Australian uranium exports and security: Preventing proliferation
Release of Australian Strategic Policy Institute (ASPI) Strategic Insight No. 28/2006
The Australian Strategic Policy Institute has today released a new Strategic Insight publication titled Australian uranium exports and security: Preventing proliferation by Andrew Davies, ASPI Program Director Operations and Capability.
The government has recently put the issue of Australia’s future nuclear industry firmly on the table, and has established a taskforce to review uranium mining processing and nuclear energy in Australia. This ASPI Strategic Insight examines the impact that any change to Australia’s place in the nuclear supply chain might have on the proliferation of nuclear weapons.
It examines the issues that need to be managed if Australian-sourced nuclear materials are to be sold to a wider customer set without leading to a growth in the number of nuclear weapon armed states.
Australia has the world’s largest reserves of uranium ore, totalling almost a quarter of known deposits and 40 per cent of the uranium that is easily exploitable.
‘There is little doubt that increased global interest in nuclear energy is a potential economic opportunity for Australia.
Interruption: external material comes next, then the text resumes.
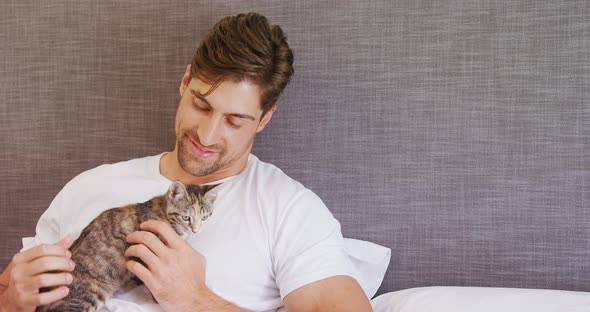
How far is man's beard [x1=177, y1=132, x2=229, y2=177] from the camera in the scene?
4.63ft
However, the laws of physics impose a necessary overlap between the technologies required to generate nuclear energy or to produce nuclear weapons’, Dr Davies says.
‘It is therefore incumbent upon us to adopt a defence-in-depth approach that can minimise the possibility of a would-be proliferant nation being able to use a civil power program to develop expertise and technologies required to ‘break out’ into a nuclear weapons program.’
The paper also offers several policy recommendations to help Australia continue to be a responsible nuclear supplier.
‘For exports to countries with no existing capability to enrich uranium or separate plutonium, the best security solution is for Australia to export uranium through NPT-signatories that already possess those capabilities. If Australia was to develop its own value-adding nuclear industry it would need careful diplomacy and the utmost openness and transparency.’